Task objective
Please set down all of the data below verbatim.

Stored data entries
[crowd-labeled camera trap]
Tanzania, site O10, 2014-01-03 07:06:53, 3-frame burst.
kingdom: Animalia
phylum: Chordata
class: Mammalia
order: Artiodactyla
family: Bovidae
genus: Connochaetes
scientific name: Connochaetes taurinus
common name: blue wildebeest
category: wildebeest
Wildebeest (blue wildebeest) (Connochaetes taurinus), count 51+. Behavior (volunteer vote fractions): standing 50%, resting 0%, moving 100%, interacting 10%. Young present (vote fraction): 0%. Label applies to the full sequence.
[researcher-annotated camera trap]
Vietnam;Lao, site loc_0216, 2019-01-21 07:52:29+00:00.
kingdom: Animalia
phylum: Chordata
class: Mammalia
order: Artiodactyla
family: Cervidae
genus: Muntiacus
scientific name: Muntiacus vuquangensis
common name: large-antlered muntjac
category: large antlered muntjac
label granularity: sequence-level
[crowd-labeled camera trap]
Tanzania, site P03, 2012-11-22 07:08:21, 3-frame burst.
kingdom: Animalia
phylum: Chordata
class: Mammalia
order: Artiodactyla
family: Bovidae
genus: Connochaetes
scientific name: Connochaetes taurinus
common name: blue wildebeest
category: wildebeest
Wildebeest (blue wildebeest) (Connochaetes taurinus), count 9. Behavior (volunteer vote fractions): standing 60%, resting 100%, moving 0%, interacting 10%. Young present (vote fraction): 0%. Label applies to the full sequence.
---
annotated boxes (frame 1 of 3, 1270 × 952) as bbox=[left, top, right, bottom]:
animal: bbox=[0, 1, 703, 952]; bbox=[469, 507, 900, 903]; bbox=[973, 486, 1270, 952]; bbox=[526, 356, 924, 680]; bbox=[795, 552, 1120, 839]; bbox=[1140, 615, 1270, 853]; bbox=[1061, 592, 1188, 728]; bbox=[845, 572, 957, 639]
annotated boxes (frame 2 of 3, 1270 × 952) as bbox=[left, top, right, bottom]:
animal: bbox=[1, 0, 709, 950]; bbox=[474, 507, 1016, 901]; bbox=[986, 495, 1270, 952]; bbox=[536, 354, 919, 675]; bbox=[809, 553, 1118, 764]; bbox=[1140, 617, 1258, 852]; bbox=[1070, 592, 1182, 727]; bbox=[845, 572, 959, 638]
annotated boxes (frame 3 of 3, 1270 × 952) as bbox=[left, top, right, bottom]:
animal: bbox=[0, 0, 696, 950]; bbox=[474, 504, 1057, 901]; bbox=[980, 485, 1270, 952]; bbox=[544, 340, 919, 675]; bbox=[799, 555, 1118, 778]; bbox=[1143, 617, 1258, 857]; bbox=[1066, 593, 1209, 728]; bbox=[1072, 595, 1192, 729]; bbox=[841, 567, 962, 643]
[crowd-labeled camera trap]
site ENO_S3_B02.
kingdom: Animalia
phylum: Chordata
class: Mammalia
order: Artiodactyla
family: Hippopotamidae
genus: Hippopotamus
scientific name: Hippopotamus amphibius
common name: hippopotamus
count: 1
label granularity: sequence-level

Reply to the task
[crowd-labeled camera trap]
Tanzania, site O10, 2014-01-03 07:06:53, 3-frame burst.
kingdom: Animalia
phylum: Chordata
class: Mammalia
order: Artiodactyla
family: Bovidae
genus: Connochaetes
scientific name: Connochaetes taurinus
common name: blue wildebeest
category: wildebeest
Wildebeest (blue wildebeest) (Connochaetes taurinus), count 51+. Behavior (volunteer vote fractions): standing 50%, resting 0%, moving 100%, interacting 10%. Young present (vote fraction): 0%. Label applies to the full sequence.
[researcher-annotated camera trap]
Vietnam;Lao, site loc_0216, 2019-01-21 07:52:29+00:00.
kingdom: Animalia
phylum: Chordata
class: Mammalia
order: Artiodactyla
family: Cervidae
genus: Muntiacus
scientific name: Muntiacus vuquangensis
common name: large-antlered muntjac
category: large antlered muntjac
label granularity: sequence-level
[crowd-labeled camera trap]
Tanzania, site P03, 2012-11-22 07:08:21, 3-frame burst.
kingdom: Animalia
phylum: Chordata
class: Mammalia
order: Artiodactyla
family: Bovidae
genus: Connochaetes
scientific name: Connochaetes taurinus
common name: blue wildebeest
category: wildebeest
Wildebeest (blue wildebeest) (Connochaetes taurinus), count 9. Behavior (volunteer vote fractions): standing 60%, resting 100%, moving 0%, interacting 10%. Young present (vote fraction): 0%. Label applies to the full sequence.
---
annotated boxes (frame 1 of 3, 1270 × 952) as bbox=[left, top, right, bottom]:
animal: bbox=[0, 1, 703, 952]; bbox=[469, 507, 900, 903]; bbox=[973, 486, 1270, 952]; bbox=[526, 356, 924, 680]; bbox=[795, 552, 1120, 839]; bbox=[1140, 615, 1270, 853]; bbox=[1061, 592, 1188, 728]; bbox=[845, 572, 957, 639]
annotated boxes (frame 2 of 3, 1270 × 952) as bbox=[left, top, right, bottom]:
animal: bbox=[1, 0, 709, 950]; bbox=[474, 507, 1016, 901]; bbox=[986, 495, 1270, 952]; bbox=[536, 354, 919, 675]; bbox=[809, 553, 1118, 764]; bbox=[1140, 617, 1258, 852]; bbox=[1070, 592, 1182, 727]; bbox=[845, 572, 959, 638]
annotated boxes (frame 3 of 3, 1270 × 952) as bbox=[left, top, right, bottom]:
animal: bbox=[0, 0, 696, 950]; bbox=[474, 504, 1057, 901]; bbox=[980, 485, 1270, 952]; bbox=[544, 340, 919, 675]; bbox=[799, 555, 1118, 778]; bbox=[1143, 617, 1258, 857]; bbox=[1066, 593, 1209, 728]; bbox=[1072, 595, 1192, 729]; bbox=[841, 567, 962, 643]
[crowd-labeled camera trap]
site ENO_S3_B02.
kingdom: Animalia
phylum: Chordata
class: Mammalia
order: Artiodactyla
family: Hippopotamidae
genus: Hippopotamus
scientific name: Hippopotamus amphibius
common name: hippopotamus
count: 1
label granularity: sequence-level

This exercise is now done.